The Hurtsboro race riot was conflict between Black and White residents of Hurtsboro, Alabama in the final days of 1920.

Background

Violence against Blacks were and other incidents of civil unrest were nothing new to early 20th century America. The country had recently gone through what is now known as the American Red Summer of 1919. Attacks on black communities and white oppression spread to more than three dozen cities and counties. In most cases, white mobs attacked African American neighborhoods. In some cases, black community groups resisted the attacks, especially in Chicago and Washington, D.C. Most deaths occurred in rural areas during events like the Elaine race riot in Arkansas, where an estimated 100 to 240 blacks and 5 whites were killed. Other major events of Red Summer were the Chicago race riot and Washington D.C. Race Riot, which caused 38 and 39 deaths, respectively. Both riots had many more non-fatal injuries and extensive property damage reaching up into the millions of dollars.

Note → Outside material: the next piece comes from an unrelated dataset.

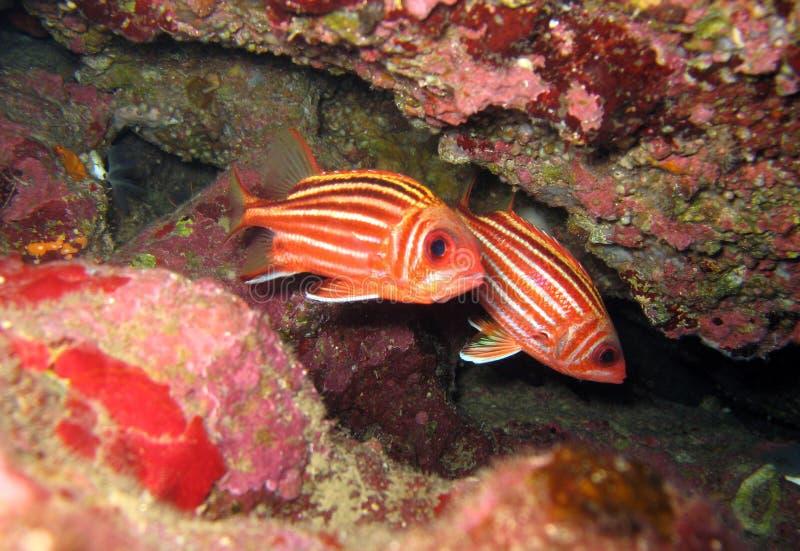 红色金鳞鱼 免版税图库摄影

In December of 1920, the wife of a white farmer in Hurtsboro was allegedly assaulted by a Black man. Her husband alerted by her screams ran to her aid but was knocked out by the assailant. While shaken he was able to make it to a phone and called the authorities who quickly created a posse led by Deputy Sheriff Boss W.E. Dozier of Russell County, Alabama.

Posse formed

Deputy Sheriff Boss Dozier and his posse had information that the man they were looking for was in a house about four  from Pittsview, Alabama. As they approached the house, on December 29, 1920, they were fired upon by the men inside wounding several men of the posse.
 Some members of the posse who were wounded were George Hart, L.A. Brown and two brothers named Bagley. Faced with a standoff, weapons and ammunition were quickly sent from the nearby city of Columbus, Georgia.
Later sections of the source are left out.